**PROVIDED PASSAGE:**

The Council maintains open communication with the President, Parliament, and government ministries of Ukraine. It frequently participates in consultations about freedom of conscience, legislation dealing with religion, social policy, and support for families. On 22 April 2025, a UCCRO delegation met with President Volodymyr Zelenskyy to discuss spiritual support for military personnel, demographic challenges, international advocacy, and the development of military chaplaincy in Ukraine.

==International engagement==
UCCRO representatives regularly engage with interfaith organizations and foreign diplomats, advocating for Ukraine's interests during conflict and promoting peace efforts. These visits highlight UCCRO’s efforts to stimulate international support through dialogue with foreign governments, religious communities, and civil society organizations in response to the ongoing conflict in Ukraine.

In 2023, UCCRO conducted a significant advocacy visit to the United States, supported by the U.S. nonprofits Razom and Nova Ukraine. The delegation participated in meetings and advocacy events in Washington, D.C., and Houston, Texas, engaging with U.S. government officials, religious leaders, and civic organizations. They highlighted Russian aggression’s impact on religious freedom in Ukraine and called for increased humanitarian and diplomatic support.

**EXCERPTED DATA:**
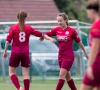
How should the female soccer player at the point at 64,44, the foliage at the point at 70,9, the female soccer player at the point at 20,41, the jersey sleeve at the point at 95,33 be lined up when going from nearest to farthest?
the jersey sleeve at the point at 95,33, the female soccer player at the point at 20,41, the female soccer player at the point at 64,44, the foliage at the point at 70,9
* * *
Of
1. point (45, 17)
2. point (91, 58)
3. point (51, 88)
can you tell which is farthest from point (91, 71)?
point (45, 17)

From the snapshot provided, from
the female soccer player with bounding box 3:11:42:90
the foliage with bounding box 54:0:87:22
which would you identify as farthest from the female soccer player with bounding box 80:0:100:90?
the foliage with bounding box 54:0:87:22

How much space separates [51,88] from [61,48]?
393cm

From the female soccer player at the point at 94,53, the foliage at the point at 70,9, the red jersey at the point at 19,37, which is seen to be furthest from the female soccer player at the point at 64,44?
* * *
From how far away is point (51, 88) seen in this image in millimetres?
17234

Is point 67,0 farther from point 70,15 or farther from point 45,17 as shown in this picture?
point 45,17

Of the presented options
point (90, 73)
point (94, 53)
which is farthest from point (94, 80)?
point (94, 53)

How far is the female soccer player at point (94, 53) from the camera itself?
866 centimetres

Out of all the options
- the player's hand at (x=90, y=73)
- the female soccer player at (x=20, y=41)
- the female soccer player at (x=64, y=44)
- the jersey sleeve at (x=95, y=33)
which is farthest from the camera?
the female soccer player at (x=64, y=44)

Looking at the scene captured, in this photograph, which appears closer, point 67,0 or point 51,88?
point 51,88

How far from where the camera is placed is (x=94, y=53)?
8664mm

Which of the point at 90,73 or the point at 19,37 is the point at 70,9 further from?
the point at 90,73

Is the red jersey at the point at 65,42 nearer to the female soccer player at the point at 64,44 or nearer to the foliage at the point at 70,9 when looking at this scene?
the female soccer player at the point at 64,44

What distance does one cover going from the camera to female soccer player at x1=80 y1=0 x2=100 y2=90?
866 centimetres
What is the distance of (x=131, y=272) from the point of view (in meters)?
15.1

**ACTIVITY A:**
Rewrite the paragraph in the UCCRO passage that begins "In 2023, UCCRO conducted" as a short bulleted list, keeping its main facts.
**ACTIVITY B:**
Quote the UCCRO passage word for word, starting at the words "The Council maintains" and ending after the words "chaplaincy in Ukraine.".
**ACTIVITY C:**
Extend the UCCRO passage, picking up after its last sentence.
The listing plays no part in what is asked here.

**TASK ANSWER A:**
- In 2023, UCCRO made a major advocacy visit to the United States, supported by the U.S. nonprofits Razom and Nova Ukraine.
- The delegation took part in meetings and advocacy events in Washington, D.C., and Houston, Texas.
- It met U.S. government officials, religious leaders, and civic organizations.
- It stressed how Russian aggression affects religious freedom in Ukraine.
- It called for more humanitarian and diplomatic support.

**TASK ANSWER B:**
The Council maintains open communication with the President, Parliament, and government ministries of Ukraine. It frequently participates in consultations about freedom of conscience, legislation dealing with religion, social policy, and support for families. On 22 April 2025, a UCCRO delegation met with President Volodymyr Zelenskyy to discuss spiritual support for military personnel, demographic challenges, international advocacy, and the development of military chaplaincy in Ukraine.

**TASK ANSWER C:**
In May 2024, a delegation from the All-Ukrainian Council of Churches and Religious Organizations (UCCRO) conducted an advocacy visit to Brazil, holding meetings with Christian churches, government officials, and parliamentarians in São Paulo, Rio de Janeiro, Curitiba, and Brasília. The delegation shared information about the Russian military aggression against Ukraine and sought to expand cooperation with Brazilian churches, foster humanitarian support, and advocate for global solidarity with Ukraine amidst the ongoing conflict.

In 2025, its delegation attended international conferences and interfaith forums in Denmark and the United States, promoting solidarity with Ukrainian society and advancing the cause of just peace.